Texas Wild! This is a feature you won’t see at any other zoo. Texas is home to more animal species than any other state, and this section of the zoo is devoted not only to those animals but also to things like conservation education and displays dealing with Texas’ often-unpredictable weather. Some of the animals featured include swift foxes, black-footed ferrets, prairie dogs, river otters, black bears, and bobcats. There is also an indoor exhibit of snakes, insects and bats, and this area is air-conditioned as well. I keep mentioning these air-conditioned stops for a reason; when I went with my kids the other day, it was 98 degrees.

In addition to the animal exhibits there is a steam locomotive that travels between the zoo entrance and Texas Wild, and it’s a great way to get off your feet for a while. An all-day pass gives you unlimited trips for $3.00. At Texas Wild there is a petting corral and play barn for the kids, and the play barn is air-conditioned as well. And in the Australian Outback area there is a 25-foot climbing wall.
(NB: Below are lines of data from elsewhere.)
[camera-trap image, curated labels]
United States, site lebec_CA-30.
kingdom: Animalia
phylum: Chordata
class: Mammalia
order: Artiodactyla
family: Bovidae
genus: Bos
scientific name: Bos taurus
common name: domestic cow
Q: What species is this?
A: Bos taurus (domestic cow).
The zoo is open year-round, and the summer operating hours are 10:00 a.m. to 5:00 p.m. Monday thru Friday and 10:00 a.m. to 6:00 p.m. Saturday and Sunday. Admission is $10.50 for adults and $8.00 for children ages 3-12, children 2 and under get in free. Admission is half-price on Wednesdays, but I advise avoiding Wednesdays because it’s a madhouse. Parking is $5 per car and is cash only.